In his context, as a church leader seeking to encourage ministry and discipleship in an uncertain future, he is driven by a vision much different from that of Barbara Brown Taylor. Some undiscerning folk might understand such a vision of church, with its talk of worshipping and witnessing communities and new expressions of life is not amenable to an Anglo-Catholic theology and practice. That would be a very short-sighted conclusion.
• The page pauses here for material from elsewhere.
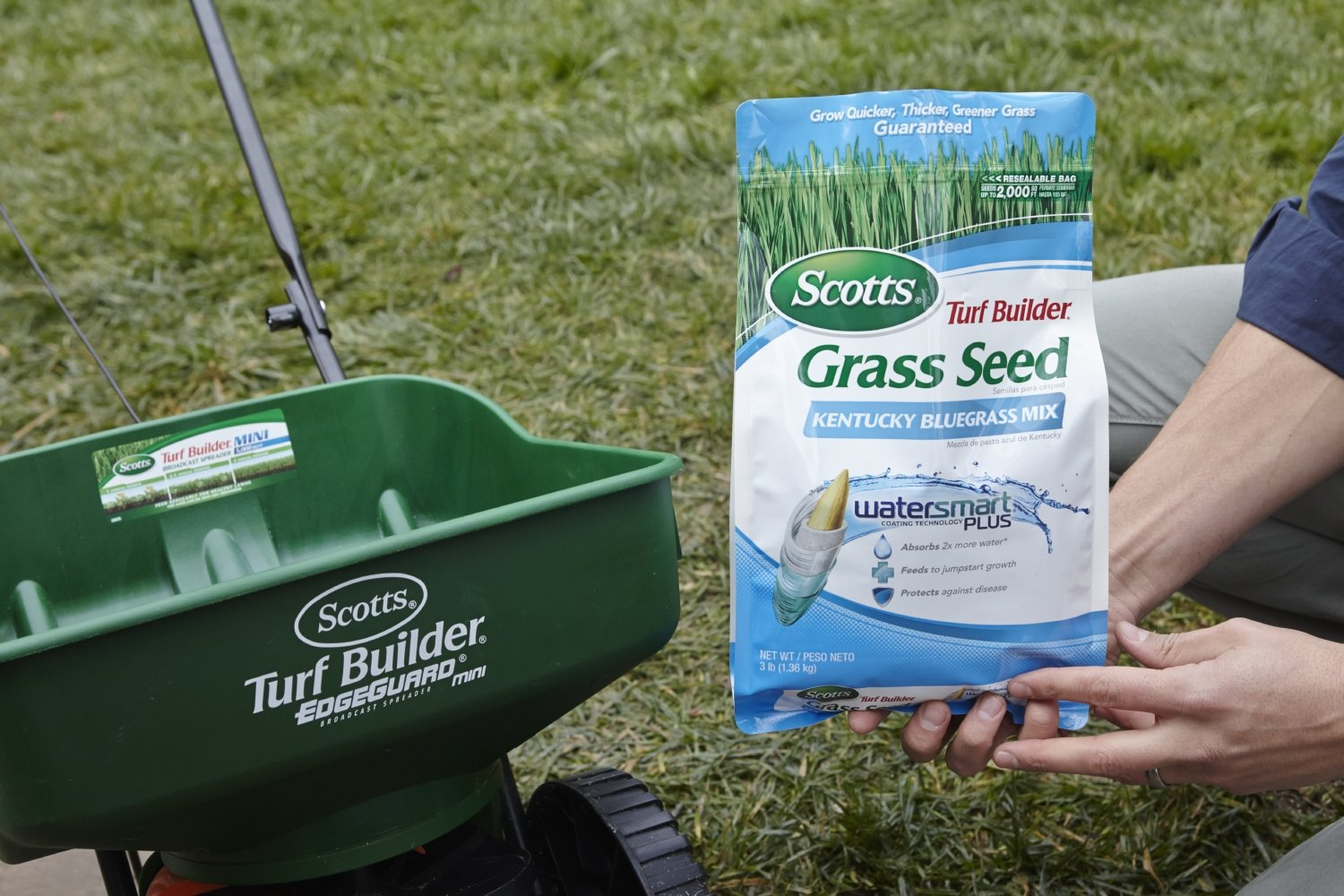 Scotts Turf Builder Grass Seed Image 1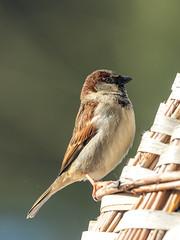 European tree sparrow / Feldsperling (Passer montanus) (ralph_behrens) Tags: 2018 deutschland germany mzuiko300mmf4pro m43 mft microfourthirds nrw nordrheinwestfalen omd omdem1markii oly olympus ralphbehrens uphausen winter minden de europeantreesparrow feldsperling passermontanus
In 2004, for example, a report from the Church of England's Mission and Public Affairs Council entitled Mission Shaped Church, outlined amongst its descriptions of fresh expressions of church the phenomenon of "traditional forms of church inspiring new interest". "There is evidence", the report states, "of an increase in attendance at cathedral and other churches offering traditional styles of worship". [6] We need to keep in mind that those drawn to worship for the first time can and do experience St Peter's as a fresh expression of Church. I know I did in 1995!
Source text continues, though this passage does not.